2) With the solar sleepy time the UV dropped. That let the air column shorten. I’ve observed a return of the stronger more blustery winds of the 1950s and ’60s (and potentially a bit more so). Now assuming this holds near Antarctica too (do we have wind data there?) that would lead to larger waves and a faster circumpolar current. I’d fully expect that to put more ‘tearing’ force on an ice shelf; and more up / down flexing fracturing the margins too. Do we have circumpolar current speed data anywhere? ( IMHO, the spike of cold water we saw in the last few years out into the central Pacific from S. America is evidence for a faster circumpolar current whacking into Drake Passage and sending the ‘excess’ up the coast of S. America. To the extent that is true, the Antarctic side of Drake Passage ought to be getting more currents and pressure too.)
So I think it’s an interesting observation on the ice sheet and land mooring at the margins, but think it’s more likely related to #1 and #2 above and unrelated to air temperatures.
I’m gunna get famous by inventing a new word for this hitherto unknown phenomenumenum.

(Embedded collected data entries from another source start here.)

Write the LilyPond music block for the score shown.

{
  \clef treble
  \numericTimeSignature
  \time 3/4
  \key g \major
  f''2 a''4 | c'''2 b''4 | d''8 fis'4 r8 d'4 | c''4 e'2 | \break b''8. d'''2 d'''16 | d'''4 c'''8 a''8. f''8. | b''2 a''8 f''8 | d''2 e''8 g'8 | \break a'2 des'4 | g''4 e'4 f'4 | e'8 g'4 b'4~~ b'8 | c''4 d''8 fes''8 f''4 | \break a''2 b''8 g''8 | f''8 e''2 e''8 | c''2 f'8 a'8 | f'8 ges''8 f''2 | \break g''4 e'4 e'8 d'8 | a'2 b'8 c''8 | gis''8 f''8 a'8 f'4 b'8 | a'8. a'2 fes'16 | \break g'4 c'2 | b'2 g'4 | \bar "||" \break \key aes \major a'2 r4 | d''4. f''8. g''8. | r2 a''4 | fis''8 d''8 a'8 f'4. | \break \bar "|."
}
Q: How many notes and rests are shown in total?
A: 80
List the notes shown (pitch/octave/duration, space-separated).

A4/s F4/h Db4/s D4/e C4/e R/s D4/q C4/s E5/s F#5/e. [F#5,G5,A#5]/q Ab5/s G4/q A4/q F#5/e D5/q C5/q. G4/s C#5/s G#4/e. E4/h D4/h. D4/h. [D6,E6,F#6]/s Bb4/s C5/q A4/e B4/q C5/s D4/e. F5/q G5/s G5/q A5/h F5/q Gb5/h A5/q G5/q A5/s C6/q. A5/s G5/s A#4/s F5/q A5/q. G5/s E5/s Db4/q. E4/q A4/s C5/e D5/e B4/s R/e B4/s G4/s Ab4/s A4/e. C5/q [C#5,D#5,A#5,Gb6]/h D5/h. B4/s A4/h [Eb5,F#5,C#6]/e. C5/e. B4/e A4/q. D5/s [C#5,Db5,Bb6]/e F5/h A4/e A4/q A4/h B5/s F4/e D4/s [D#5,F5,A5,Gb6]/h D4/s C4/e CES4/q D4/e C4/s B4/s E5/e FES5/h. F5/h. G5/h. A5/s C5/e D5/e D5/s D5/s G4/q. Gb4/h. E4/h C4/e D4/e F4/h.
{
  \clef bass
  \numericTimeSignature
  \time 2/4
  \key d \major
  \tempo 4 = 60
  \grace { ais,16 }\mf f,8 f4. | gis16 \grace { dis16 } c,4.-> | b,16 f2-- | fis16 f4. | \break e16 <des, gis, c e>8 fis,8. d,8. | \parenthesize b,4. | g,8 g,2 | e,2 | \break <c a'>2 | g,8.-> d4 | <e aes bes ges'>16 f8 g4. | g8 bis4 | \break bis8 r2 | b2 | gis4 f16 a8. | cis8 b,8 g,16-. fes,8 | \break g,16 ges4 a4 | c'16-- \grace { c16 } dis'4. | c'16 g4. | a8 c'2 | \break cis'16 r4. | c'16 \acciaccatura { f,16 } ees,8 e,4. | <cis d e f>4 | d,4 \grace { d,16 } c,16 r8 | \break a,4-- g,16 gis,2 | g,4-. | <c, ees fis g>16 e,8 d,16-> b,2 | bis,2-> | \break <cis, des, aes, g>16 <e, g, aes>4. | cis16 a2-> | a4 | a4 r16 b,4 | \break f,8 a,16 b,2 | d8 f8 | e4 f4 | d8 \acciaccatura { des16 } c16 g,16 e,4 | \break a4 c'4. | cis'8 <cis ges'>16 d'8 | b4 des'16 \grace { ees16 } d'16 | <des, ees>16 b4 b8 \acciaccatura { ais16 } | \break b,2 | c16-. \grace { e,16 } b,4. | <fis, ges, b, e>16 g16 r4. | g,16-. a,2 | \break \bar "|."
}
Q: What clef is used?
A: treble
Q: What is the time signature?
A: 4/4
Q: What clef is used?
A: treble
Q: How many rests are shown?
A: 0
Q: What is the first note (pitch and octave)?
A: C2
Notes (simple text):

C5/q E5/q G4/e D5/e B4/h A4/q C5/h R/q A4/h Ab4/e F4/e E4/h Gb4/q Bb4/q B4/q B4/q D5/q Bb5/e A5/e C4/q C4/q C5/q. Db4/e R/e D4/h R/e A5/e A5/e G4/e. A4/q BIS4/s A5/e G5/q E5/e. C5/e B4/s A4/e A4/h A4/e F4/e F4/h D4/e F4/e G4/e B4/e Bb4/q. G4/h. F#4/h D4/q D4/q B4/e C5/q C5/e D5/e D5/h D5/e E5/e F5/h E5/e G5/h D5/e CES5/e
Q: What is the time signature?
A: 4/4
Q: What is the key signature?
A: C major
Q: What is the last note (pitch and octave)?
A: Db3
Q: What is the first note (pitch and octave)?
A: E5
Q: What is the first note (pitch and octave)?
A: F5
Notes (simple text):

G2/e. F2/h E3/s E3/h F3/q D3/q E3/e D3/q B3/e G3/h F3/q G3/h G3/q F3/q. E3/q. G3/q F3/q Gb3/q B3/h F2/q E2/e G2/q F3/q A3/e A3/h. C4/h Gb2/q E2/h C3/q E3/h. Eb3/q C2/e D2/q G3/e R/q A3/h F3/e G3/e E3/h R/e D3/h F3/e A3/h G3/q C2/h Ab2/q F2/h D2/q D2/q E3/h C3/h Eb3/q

I’m gunna call it “calving”..
For “ice shelves in the Antarctic peninsula are losing their grip and cracking a bit” read “warmist scaremongers everywhere are losing their grip and cracking a bit”
I seem to recall somewhere, a few years back, seeing a little bit of math about the size of this bay they are speaking about. I wish I could recall where….. However, it something along the lines of this region being 2% of the Antarctic peninsula, which was 2% of the entire continent. Can anyone verify that?
And if that is anywhere near close, can anyone tell me why focusing on .4% of the continent, equates to the entire continent, in the minds of AGW True Believers?
It’s great to see that they are prepared to go back to 1972 for Antarctica. Will the IPCC do it again for the Arctic or will they continue to delete records in any forthcoming report? In the meantime what’s the panic when over the period Antarctic sea ice has grown?
Proof of accelerating rising sea levels. Head for the hills!!!!! 😉
Even the Guardian is alarmed.
http://www.sciencedaily.com/releases/2007/12/071210094332.htm
But looking at this graph of Pine Island glacier velocity, at least from 2005, there seems to be a plateau in velocity. This would depend upon thermal activity under the glacier and more detail about this by the authors would be welcome.
Here is an overview of Pine Island glacier.
Whoa, Anthony!
Careful what you’re doing to people who read your posts early in the morning before they’ve had enough coffee to get going.
First thing that I see on WUWT at 5:00 am is “Crack In The Antacrtic” and I think “Wow! Drugs are everywhere nowadays.”
Of course reading further… well, as Emily Litella would say, “Nevermind.”
@-And, there’s only a 40 year historical context for these observations. I just can’t too excited about this. – Anthony
While the direct observation may only cover 40 years, the ice SHELVES (not sea ice) that are being observed CAN be dated and so the context is of large ice shelves which have been stable features at least throught the Holocene starting to collapse, long after the post-glacial Holocene maximum. In most previous interstadial cycles these ice masses would be expanding, not shrinking several thousand years after the maximum post-melt temperature.
Ice shelves losing their grip, eh.
Where’s Garfield when you need him?
This is really bad.
“West Antarctic Ice Shelves Tearing Apart at the Seams”.
I read this quickly as, “West Antarctic Ice Shelves Tearing Apart at the Scams”.
Somehow this seems to be more likely than the originally intended heading.
“Crack In The Antarctic!”
Dang! Drugs are everywhere now…. oh wait…. nevermind.
Ice breaks up floats in sea……… Titanic meet Iceberg!
Really, who pays for all this twaddle? Oh don’t ask, its you and me.
How was it changing before LANDSAT?
“Typically, the leading edge of an ice shelf….. ”
Ay, there’s the rub! As if it is known from our limited observation in time and space, what is “typical” in Antarctica and what is anomalous.